One further new frontier is the understanding of the role of health-giving microbes during pregnancy, childbirth and the early years. Previous research appeared to confirm that the placenta played a vital role in providing newborns with the healthy bacteria they need. After all, it would be a natural place to start; we already know that the placenta provides many of life’s essential building blocks: food, oxygen and antibodies.

However, a new study has found that the placenta most likely has little if anything to do with equipping baby with the microbes it needs for its development. In fact, the study, which was carried out by scientists at the University of Cambridge and reported in the journal Nature, found that the placenta hadn’t any bacteria at all.

The study seems to disprove a 2014 study by Kjersti Aagaard from Baylor College of Medicine which claimed to document a “unique placental microbiome”; a confident assertion that now seems to have stemmed from that most basic of scientific errors: laboratory contamination.
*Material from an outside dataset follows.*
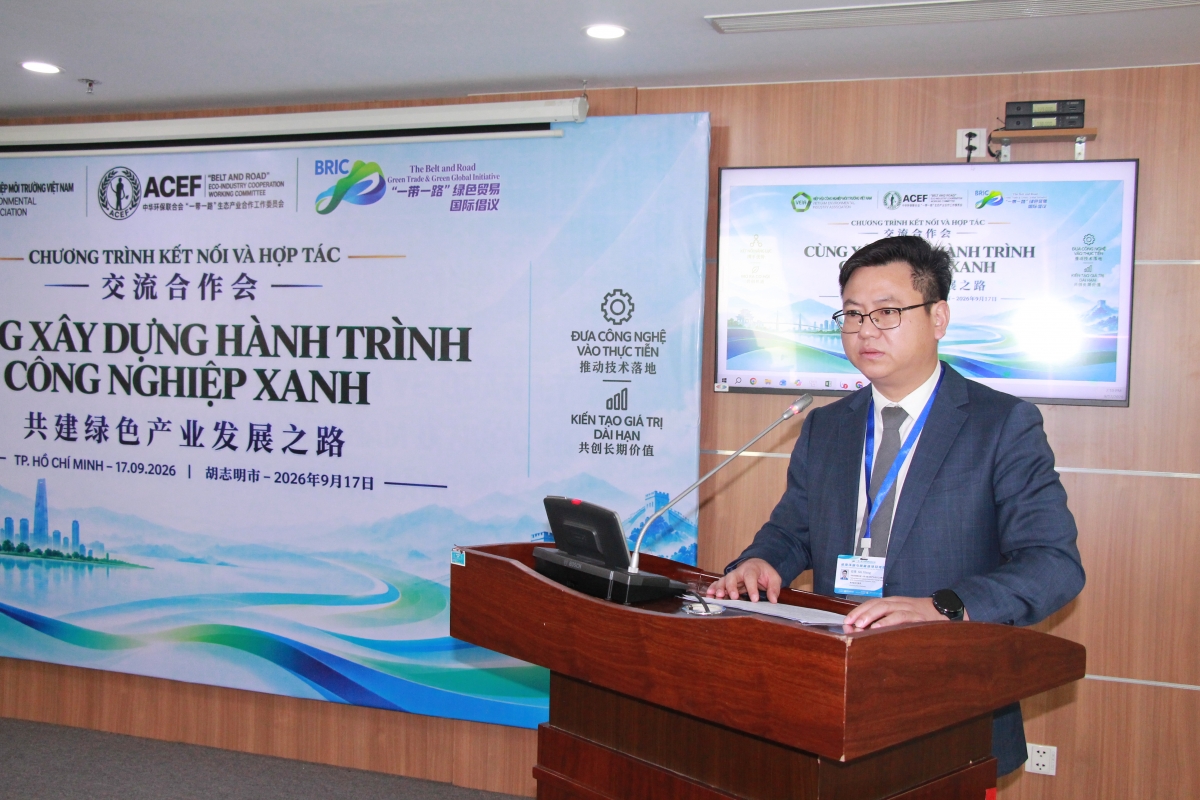 VEIA và ACEF ký kết hợp tác, thúc đẩy phát triển công nghiệp môi trường Việt Nam – Trung Quốc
Many specialists now agree that the bacterial DNA Aagaard recorded came from microbes living in the wider world, which had contaminated equipment and samples. Four subsequent studies that tried to account for these contaminants, in the end, found zero evidence of a placental microbiome.

The latest study seems to have legs: it is the largest of its kind yet and analysed the placentas of 500 women shortly after childbirth. It was unambiguous in its finding: healthy placentas have no bacteria.

The study was meticulous in its approach, looking at placental microbial populations using two DNA sequencing methods.

Although the healthy placentas did show signs of microbes, these were more diverse and more populous in women who gave birth vaginally rather than by caesarean section. This led to the obvious conclusion: the bacteria are acquired vaginally, rather than rather pre-existing in the placenta before birth.

There was a strain of bacterium present in some placentas pre-birth, but the particular strain – streptococcus agalactiae – was in just 5% of the samples and is a sign of infection and can result in sepsis and neonatal death.

Kjersti Aagaard, the scientist from Baylor College of Medicine and Texas Children’s Hospital in Houston who led the 2014 study, said there were a number of problems with the latest study. For example, she claimed that it ignored many microbes found on the placenta simply because they are the same as those found in the vagina.

The Cambridge University team, however, stand by their results. “We spent a very long time thinking about how to remove and identify every source of contamination,” commented Julian Parkhill, one of the study’s leaders. “When we did that, we realized there was nothing left.”

Furthermore, the Cambridge researchers have received the endorsement of many of their peers. “This study, in my view, settles the matter,” said Marie-Claire Arrieta from the University of Calgary.